The 45-story hotel/condo tower being developed by Sternlicht and Tribeca Associates will be flagged with the 5-star name, according to a persuasive source — a city Department of Environmental Protection permit at the site that calls the project “Baccarat.” In the past few weeks, the Buildings Department also gave final approval to the tower at 20 W. 53rd St., across from MoMA, with some 120 hotel rooms on floors 4 to 12 and luxury condos above them.
Excavation is going full-bore at the former (and future) Donnell Library site, currently a gaping hole in one of Midtown’s most glamorous blocks. The New York Public Library will have 29,000 square feet on the new tower’s lower floors to replace its old branch. The NYPL planned to sell the property to Orient-Express Hotels, which in turn sold the purchase contract to Starwood Capital last year. The project is to open in 2014.

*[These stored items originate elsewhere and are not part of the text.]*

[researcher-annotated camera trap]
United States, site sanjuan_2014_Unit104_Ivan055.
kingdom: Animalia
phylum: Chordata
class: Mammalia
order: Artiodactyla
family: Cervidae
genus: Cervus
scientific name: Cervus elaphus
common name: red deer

The developers have declined to identify the new hotel. But five weeks ago, we wrote the “smart money” was on Baccarat, a brand linked to the fabled crystal house and to which Starwood Capital’s SH Group holds the license.

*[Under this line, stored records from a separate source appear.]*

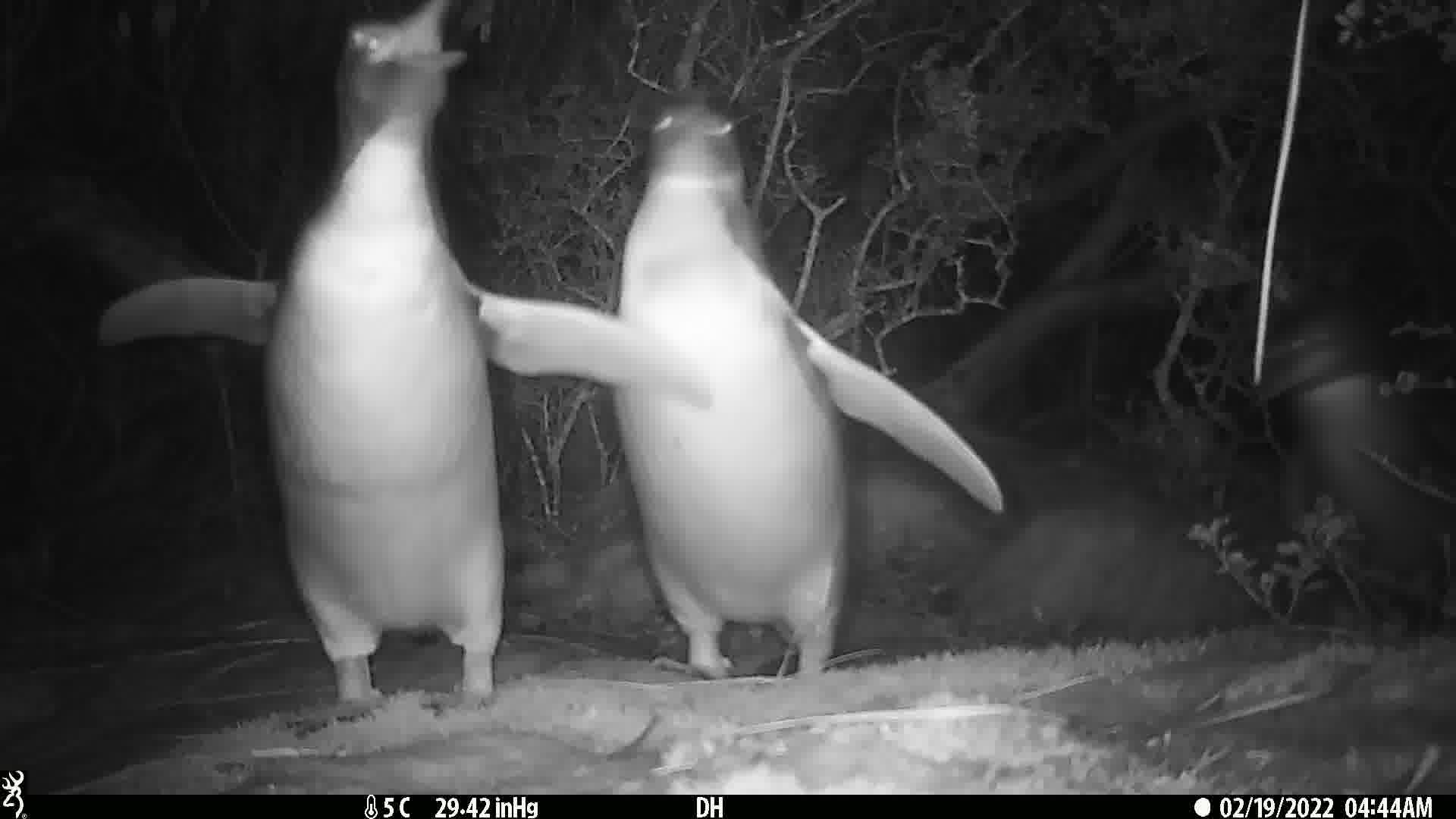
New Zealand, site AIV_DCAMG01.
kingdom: Animalia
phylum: Chordata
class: Aves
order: Sphenisciformes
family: Spheniscidae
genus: Megadyptes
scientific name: Megadyptes antipodes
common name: yellow-eyed penguin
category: yellow eyed penguin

Over the weekend, industry blogger Andrew Calvo wrote that the Baccarat name just popped up on Starwood Capital’s website next to a March 2011 press release about the then-unidentified project — so our call was “confirmed,” Calvo said. That seemed too easy, but we found the Baccarat name on a stroll past the site.
Sternlicht has tried to get the brand off the ground for years. Plans for Baccarat resorts in Hawaii, Atlanta and Anguilla were put on hold after the 2008 crash. Colliers PKF hotel analyst John Fox said yesterday West 53rd Street “is a prime 5-star location.” He said the Manhattan market can easily accommodate another luxury hotel when the classiest properties are commanding up to $1,000 a night per room.
The Baccarat tower is expected to cost around $400 million. Skidmore Owings & Merrill’s T.J. Gottesdiener is the architect of record, while Enrique Norten is reportedly the design architect.